CSPI's second tier, or "high risk" category of meats includes steak and other forms of beef, but excludes roast beef, which is of medium risk. Steak is typically seared on both sides, which helps to kill surface bacteria, but E. coli O157:H7 is still a problem. (The practice of mechanically tenderizing steak with blades or needles may drive surface bacteria into the steak's interior, thereby increasing risk.) With steak and other forms of beef, Clostridium perfringens was the pathogen responsible for the greatest number of illnesses. Rounding out CSPI's high risk category is turkey. November and December are big months for turkey-associated Clostridium illnesses—indicating that holiday turkey left out on the table too long is partly to blame.

CSPI's "medium risk" category includes barbecue, deli meat, pork (excluding ham and sausage), and roast beef. Listeria monocytogenes, though not a common cause of outbreaks, is a critical concern with deli meats. That bacterium hospitalizes almost everyone (94 percent) who becomes infected, with the elderly, ill, and immune-compromised consumers being at greatest risk. CSPI's barbecue category includes beef and pork barbecue, but not chicken barbecue, and its pork category includes chops and roasts, but not ham. With both of those categories, Salmonella, Clostridium perfringens, and Staphylococcus aureus are the primary pathogens of concern.

Chicken nuggets, ham, and sausage make up the "low risk" category, reflecting their lower frequency and severity of illnesses.

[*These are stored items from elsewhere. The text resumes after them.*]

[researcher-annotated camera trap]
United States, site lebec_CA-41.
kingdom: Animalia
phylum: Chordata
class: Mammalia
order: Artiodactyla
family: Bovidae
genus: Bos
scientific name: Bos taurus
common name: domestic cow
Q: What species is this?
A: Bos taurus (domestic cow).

Norovirus is a common cause of infections from foods in this category, which suggests that improper food handling, such as insufficient hand-washing by restaurant workers, may be responsible for more illnesses than the foods themselves.

The National Chicken Council quickly issued a statement about the report.

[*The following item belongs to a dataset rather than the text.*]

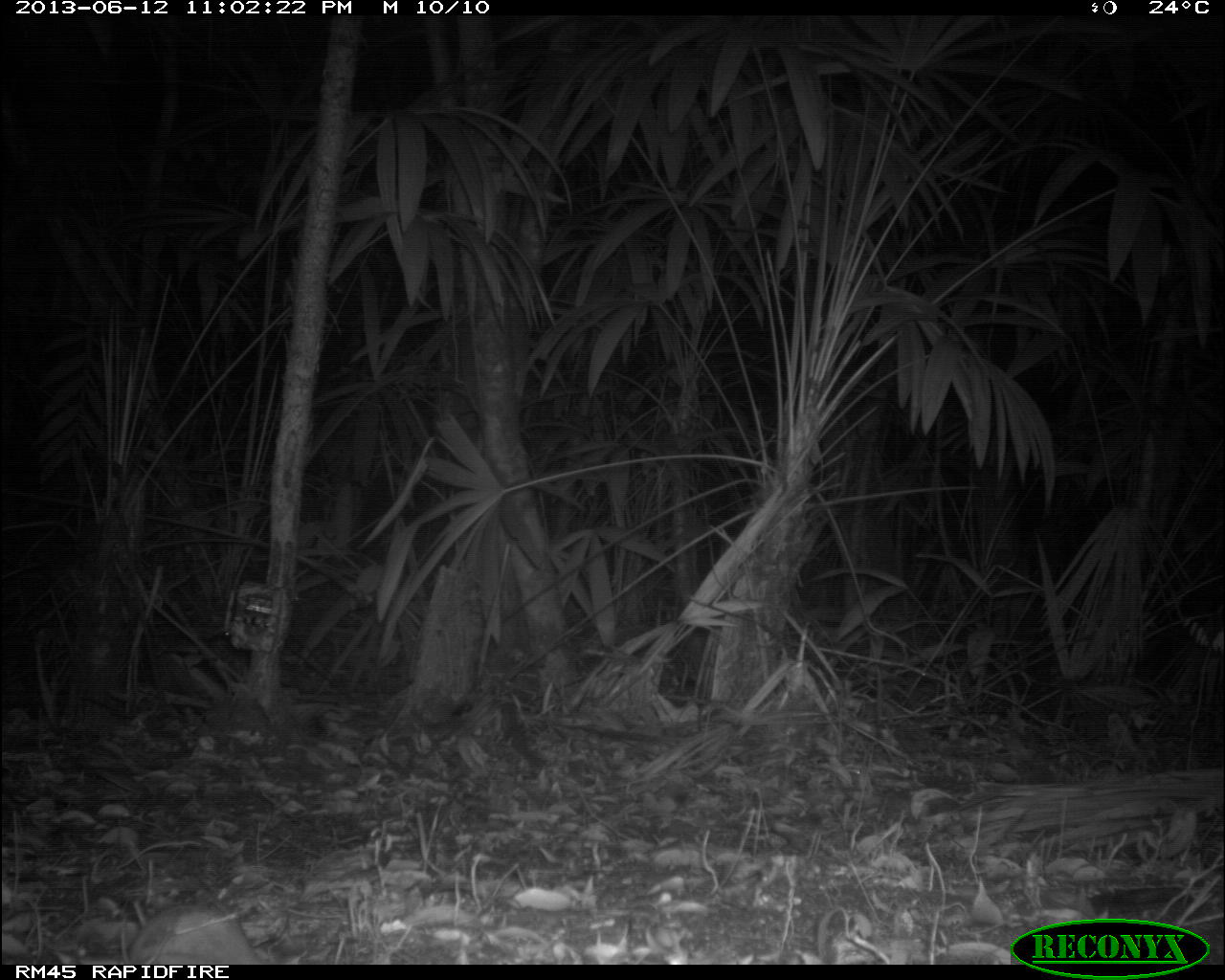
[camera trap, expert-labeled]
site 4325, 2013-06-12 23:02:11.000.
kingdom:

"Rigorous food safety standards are applied to all chicken produced in the United States, and all chicken products must meet or exceed these safety standards set forth by the U.S. Department of Agriculture's Food Safety and Inspection Service (FSIS) in order to reach consumers," said Ashley Peterson, Ph.D., vice president of scientific and regulatory affairs at the NCC.

"The bottom line for consumers is that all chicken is safe to eat when properly handled and cooked," she said.  "Consumers can continue to feel confident about including chicken as a lean, low-fat and high-protein part of a healthy, balanced diet."

Peterson noted that from 2001 to 2010, the latest 10-year period for which data are available, outbreaks related to E. coli, Salmonella, and other dangerous pathogens decreased by more than 40 percent, according to CSPI's own analysis.  Additionally, CSPI clearly states that the illness data they use represent only a "small fraction of likely cases," thereby biasing their data set from the start.  Scientifically, if a complete data set were used and evaluated instead of evaluating only hand-selected data, the results would be quite different. 

Over the past several years, most instances of Salmonella outbreaks have been related to melons, lettuce, salads, fruit, sprouts, tomatoes or other fresh produce, according to U.S. government data.  "That is why it is an important reminder that all raw agricultural products – whether its produce, fruit, meat or poultry – could contain bacteria that might make someone sick," Peterson said.

American Meat Institute President James H. Hodges issued a statement pointing out the 40% decrease in outbreaks related to the pathogens. He added that “a broader examination of the total food supply could have delivered a more meaningful examination of food safety risk from our normal diets and would have shown that we have a meat and poultry supply that delivers consistently safe eating experiences.

“We do agree with CSPI's perspective that better food attribution data is needed to understand the causes of foodborne illnesses and potential strategies for improvement,” he added. “While we are always seeking to do better, our industry's food safety performance reflects commitment and continuous improvement.  Consumers should continue to enjoy the meat and poultry products they normally choose and should continue to follow the safe handling instructions provided on all packages."